*** EXCERPT PROVIDED Section Begins ***
Although there have only been a handful of confirmed cases of the 2019 Novel Coronavirus (2019-nCoV or the “coronavirus”) within the United States so far, employers are nevertheless well-advised to take affirmative steps to protect their employees from this rapidly spreading respiratory illness – even if the employers do not have any operations or employees based in China, where the illness is believed to have originated.

Travel Restrictions

Employers who have workers who are based in or travel to China should be aware that the U.S. Department of State has issued a “do not travel” advisory to the entire country. The advisory provides that travelers “should be prepared for the possibility of travel restrictions with little or no advanced notice.” President Trump followed this travel advisory by signing a proclamation barring most foreign nationals who traveled to China within the past 14 days from entry to the United States. The proclamation went into effect on February 2, 2020.

As a result, anyone who enters the United States after being in China during the prior 14 days (believed to be the virus’ incubation period) will have restrictions placed on their movements. Travelers from Hubei Province will be subject to a mandatory quarantine of up to 14 days, and travelers from other regions of China will undergo health screenings at selected ports of entry. These ports currently include:

  • JFK Airport in New York;
  • O’Hare Airport in Illinois;
  • San Francisco International Airport in California;
  • Seattle-Tacoma International Airport in Washington;
  • Daniel K. Inouye International Airport in Honolulu, Hawaii;
  • Los Angeles International Airport in California;
  • Hartsfield-Jackson Atlanta International Airport;
  • Washington Dulles International Airport in Virginia;
  • Newark Liberty International Airport in New Jersey;
  • Dallas/Fort Worth International Airport in Texas; and
  • Detroit Metropolitan Airport in Michigan.

Travelers from regions of China other than Hubei who do not have any symptoms are being asked to monitor their health and practice “social distancing” for 14 days. Social distancing includes remaining out of public places, which can include the workplace. The above restrictions do not apply to travelers from Hong Kong and Macau.

Ensuring Employers Continue to Meet their Legal Obligations

Employers suspecting that an employee has been exposed should instruct that employee to stay home for at least 14 days to ensure no symptoms of the virus develop. Employers may also wish to instruct the employee to obtain an authorization from his or her physician attesting that return to work would pose no risk. Of course, in doing so employers should be mindful that they must continue to meet their duties under the law.
*** EXCERPT PROVIDED Section Ends ***
- _WORK ITEM_: Continue the article on employer steps regarding the 2019 Novel Coronavirus, picking up right after its final sentence.
*** ENTRIES SUPPLIED Section Begins ***
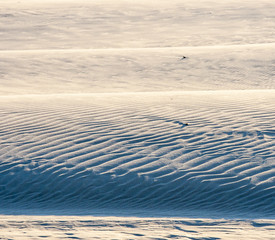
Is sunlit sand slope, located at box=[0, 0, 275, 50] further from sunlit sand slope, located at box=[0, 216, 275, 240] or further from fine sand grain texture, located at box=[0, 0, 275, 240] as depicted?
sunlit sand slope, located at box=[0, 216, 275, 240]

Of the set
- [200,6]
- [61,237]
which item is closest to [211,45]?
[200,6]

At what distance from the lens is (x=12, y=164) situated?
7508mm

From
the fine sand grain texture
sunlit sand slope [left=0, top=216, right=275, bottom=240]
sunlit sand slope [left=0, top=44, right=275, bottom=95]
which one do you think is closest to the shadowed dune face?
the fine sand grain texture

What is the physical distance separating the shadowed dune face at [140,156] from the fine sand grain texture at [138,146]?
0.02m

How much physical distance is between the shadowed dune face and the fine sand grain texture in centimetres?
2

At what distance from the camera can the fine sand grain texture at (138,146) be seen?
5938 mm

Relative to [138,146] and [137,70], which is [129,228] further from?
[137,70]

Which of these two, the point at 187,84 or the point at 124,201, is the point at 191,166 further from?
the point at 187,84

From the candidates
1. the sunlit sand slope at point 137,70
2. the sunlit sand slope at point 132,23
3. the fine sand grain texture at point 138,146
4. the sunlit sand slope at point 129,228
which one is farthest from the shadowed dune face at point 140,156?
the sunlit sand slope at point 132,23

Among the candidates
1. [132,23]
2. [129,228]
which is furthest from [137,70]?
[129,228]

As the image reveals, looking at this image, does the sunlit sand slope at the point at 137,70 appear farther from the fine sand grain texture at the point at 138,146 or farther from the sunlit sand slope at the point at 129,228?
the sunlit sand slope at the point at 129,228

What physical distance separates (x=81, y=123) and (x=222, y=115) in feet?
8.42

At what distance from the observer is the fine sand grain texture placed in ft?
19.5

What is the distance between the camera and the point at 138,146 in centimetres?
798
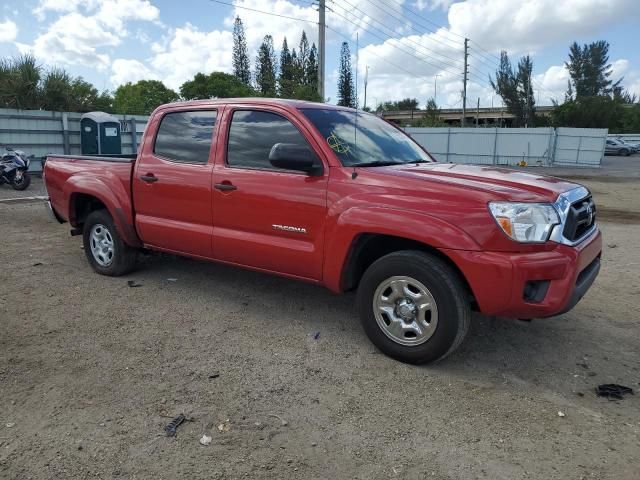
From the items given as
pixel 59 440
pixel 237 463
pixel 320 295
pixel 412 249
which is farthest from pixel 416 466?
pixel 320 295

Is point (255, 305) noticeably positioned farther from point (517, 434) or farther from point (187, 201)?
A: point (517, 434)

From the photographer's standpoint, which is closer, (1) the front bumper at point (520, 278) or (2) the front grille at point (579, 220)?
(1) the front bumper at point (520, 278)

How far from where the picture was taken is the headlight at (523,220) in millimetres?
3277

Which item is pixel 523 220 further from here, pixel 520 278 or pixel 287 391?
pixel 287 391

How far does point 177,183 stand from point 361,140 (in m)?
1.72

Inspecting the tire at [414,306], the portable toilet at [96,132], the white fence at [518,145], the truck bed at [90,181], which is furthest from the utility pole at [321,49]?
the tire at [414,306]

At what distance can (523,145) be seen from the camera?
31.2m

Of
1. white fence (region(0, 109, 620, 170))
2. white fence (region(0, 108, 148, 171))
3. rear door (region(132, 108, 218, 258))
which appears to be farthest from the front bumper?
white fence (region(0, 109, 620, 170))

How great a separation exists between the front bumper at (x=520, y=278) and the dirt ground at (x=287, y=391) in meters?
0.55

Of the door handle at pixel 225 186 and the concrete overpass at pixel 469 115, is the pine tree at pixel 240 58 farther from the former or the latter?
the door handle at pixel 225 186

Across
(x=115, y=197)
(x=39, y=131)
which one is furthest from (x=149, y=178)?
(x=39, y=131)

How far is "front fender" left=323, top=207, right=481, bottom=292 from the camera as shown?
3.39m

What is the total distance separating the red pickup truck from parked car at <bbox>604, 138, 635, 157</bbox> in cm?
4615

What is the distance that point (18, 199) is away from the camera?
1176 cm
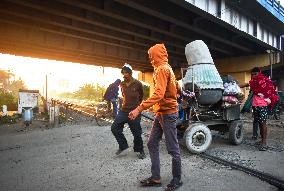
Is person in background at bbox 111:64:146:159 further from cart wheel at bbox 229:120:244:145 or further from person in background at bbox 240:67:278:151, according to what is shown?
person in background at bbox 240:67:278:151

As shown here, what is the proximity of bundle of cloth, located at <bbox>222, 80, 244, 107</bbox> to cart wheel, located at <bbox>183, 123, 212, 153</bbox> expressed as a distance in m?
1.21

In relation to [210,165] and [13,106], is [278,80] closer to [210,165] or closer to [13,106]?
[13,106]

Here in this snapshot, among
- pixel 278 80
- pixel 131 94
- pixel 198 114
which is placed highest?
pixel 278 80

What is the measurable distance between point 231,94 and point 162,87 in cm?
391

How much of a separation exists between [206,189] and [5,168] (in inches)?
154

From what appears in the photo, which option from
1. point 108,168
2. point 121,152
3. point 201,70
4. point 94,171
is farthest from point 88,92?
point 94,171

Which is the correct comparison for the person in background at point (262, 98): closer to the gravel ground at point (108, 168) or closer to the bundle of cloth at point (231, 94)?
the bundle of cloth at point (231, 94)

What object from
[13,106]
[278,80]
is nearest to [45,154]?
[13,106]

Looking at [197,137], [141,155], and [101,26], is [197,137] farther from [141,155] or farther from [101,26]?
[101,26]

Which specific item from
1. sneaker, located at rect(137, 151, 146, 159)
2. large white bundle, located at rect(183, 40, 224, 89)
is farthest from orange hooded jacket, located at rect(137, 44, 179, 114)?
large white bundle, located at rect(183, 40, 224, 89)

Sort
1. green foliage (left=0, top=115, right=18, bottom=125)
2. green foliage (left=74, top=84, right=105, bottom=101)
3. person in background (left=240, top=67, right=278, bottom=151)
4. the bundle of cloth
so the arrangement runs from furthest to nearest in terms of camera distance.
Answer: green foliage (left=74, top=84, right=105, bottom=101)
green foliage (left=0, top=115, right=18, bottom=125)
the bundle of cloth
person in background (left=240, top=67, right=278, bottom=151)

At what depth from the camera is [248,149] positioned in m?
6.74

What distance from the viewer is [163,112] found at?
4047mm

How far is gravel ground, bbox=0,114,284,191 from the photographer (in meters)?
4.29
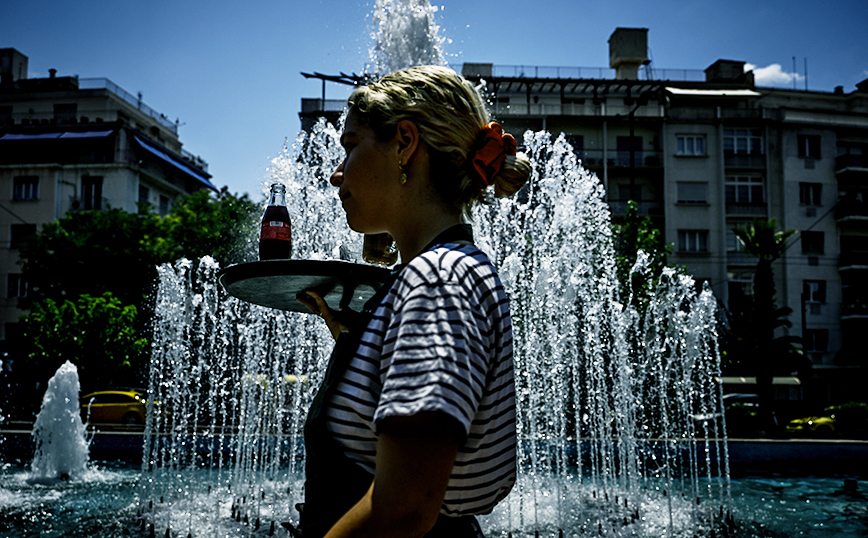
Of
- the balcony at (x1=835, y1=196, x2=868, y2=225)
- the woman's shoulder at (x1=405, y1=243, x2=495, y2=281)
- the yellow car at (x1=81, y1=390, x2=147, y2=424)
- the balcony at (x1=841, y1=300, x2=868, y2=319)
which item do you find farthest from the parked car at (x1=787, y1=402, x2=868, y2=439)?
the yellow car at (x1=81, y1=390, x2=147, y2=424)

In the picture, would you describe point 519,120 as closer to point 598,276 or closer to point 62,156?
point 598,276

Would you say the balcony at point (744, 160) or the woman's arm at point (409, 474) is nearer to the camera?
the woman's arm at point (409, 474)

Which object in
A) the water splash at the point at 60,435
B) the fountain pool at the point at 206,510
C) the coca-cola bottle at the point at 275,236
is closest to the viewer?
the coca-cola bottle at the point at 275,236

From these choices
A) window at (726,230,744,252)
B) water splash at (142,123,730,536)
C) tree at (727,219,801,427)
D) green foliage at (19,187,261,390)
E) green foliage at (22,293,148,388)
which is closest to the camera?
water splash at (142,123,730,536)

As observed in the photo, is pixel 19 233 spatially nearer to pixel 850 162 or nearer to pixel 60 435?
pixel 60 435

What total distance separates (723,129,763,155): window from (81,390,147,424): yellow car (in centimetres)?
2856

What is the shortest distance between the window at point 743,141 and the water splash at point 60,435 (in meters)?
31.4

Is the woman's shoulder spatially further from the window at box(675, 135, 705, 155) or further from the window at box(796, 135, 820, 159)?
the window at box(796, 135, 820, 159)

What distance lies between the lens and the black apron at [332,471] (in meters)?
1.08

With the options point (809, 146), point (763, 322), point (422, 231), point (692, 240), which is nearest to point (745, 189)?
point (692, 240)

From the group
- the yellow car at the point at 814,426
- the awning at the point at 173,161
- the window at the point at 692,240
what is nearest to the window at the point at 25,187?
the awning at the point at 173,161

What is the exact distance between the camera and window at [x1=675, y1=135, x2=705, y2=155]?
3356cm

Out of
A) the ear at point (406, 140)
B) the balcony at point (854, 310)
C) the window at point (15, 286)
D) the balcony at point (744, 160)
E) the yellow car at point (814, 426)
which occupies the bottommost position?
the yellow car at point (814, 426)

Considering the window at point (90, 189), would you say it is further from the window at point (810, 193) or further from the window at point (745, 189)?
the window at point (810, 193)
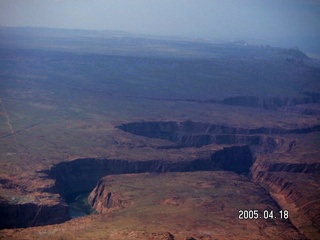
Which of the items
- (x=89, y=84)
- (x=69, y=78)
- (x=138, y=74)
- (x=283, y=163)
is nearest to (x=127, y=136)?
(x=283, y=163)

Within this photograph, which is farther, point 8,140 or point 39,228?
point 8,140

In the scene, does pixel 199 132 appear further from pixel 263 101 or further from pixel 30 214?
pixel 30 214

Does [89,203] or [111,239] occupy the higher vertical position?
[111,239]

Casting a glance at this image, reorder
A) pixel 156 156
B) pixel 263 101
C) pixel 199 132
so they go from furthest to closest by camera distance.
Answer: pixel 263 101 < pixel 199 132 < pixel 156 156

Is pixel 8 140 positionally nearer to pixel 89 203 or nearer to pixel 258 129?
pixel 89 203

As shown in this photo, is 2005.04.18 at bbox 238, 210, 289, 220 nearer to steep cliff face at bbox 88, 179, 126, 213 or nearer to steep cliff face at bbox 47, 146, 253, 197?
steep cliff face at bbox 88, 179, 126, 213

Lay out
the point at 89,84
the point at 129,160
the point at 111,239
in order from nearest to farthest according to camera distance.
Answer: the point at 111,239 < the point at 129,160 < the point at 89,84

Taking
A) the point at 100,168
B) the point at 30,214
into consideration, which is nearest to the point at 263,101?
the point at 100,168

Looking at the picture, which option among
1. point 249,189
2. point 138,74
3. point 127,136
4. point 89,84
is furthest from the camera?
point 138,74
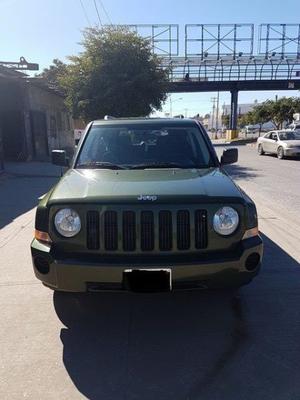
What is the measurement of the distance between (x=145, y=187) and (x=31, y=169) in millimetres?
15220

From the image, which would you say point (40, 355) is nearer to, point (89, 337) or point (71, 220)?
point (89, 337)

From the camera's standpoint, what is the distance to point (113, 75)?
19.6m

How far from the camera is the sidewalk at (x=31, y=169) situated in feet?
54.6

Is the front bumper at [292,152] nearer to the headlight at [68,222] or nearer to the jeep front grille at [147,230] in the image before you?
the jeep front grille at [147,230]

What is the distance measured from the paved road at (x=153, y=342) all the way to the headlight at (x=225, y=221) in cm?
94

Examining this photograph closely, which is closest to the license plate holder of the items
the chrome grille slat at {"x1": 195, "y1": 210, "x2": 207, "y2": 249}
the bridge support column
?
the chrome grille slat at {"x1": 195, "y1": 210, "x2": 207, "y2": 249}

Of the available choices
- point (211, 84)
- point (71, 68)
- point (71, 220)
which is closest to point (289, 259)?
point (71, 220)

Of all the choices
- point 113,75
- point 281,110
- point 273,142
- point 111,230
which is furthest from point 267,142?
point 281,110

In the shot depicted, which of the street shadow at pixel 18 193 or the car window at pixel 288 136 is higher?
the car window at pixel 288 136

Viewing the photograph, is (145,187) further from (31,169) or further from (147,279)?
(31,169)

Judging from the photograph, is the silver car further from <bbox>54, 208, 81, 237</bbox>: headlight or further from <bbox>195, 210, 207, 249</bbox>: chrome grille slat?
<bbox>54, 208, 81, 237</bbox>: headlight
*** ENTRIES SUPPLIED Section Ends ***
- _REPLY TO THE TASK_:
For example, the Americans with Disabilities Act (ADA) provides that employers cannot discriminate against employees for an actual or perceived disability, and prohibits employers from disclosing confidential medical information. The U.S. Equal Employment Opportunity Commission (EEOC), which issued a fact sheet on pandemic preparedness and the ADA, has clarified that employers may send workers home if the workers exhibit influenza-like symptoms during a pandemic. Advising such workers to go home is not a disability-related action if the illness is akin to seasonal influenza or the 2009 spring/summer H1N1 virus, for example. Additionally, the action would be permitted under the ADA if the illness were serious enough to pose a “direct threat,” meaning a significant risk of substantial harm even with reasonable accommodation.

Employers should also continue to adhere to all applicable leave laws, such as the Family and Medical Leave Act (FMLA). Specifically, depending on the facts, the coronavirus may qualify under the FMLA as a “serious health condition,” in which case an employee may be entitled to FMLA leave. Employees may be eligible for leave if they are taking time off to verify whether they have a serious health condition. Employers should also be aware that they risk exposure to defamation or invasion of privacy claims for incorrectly identifying individuals as infected.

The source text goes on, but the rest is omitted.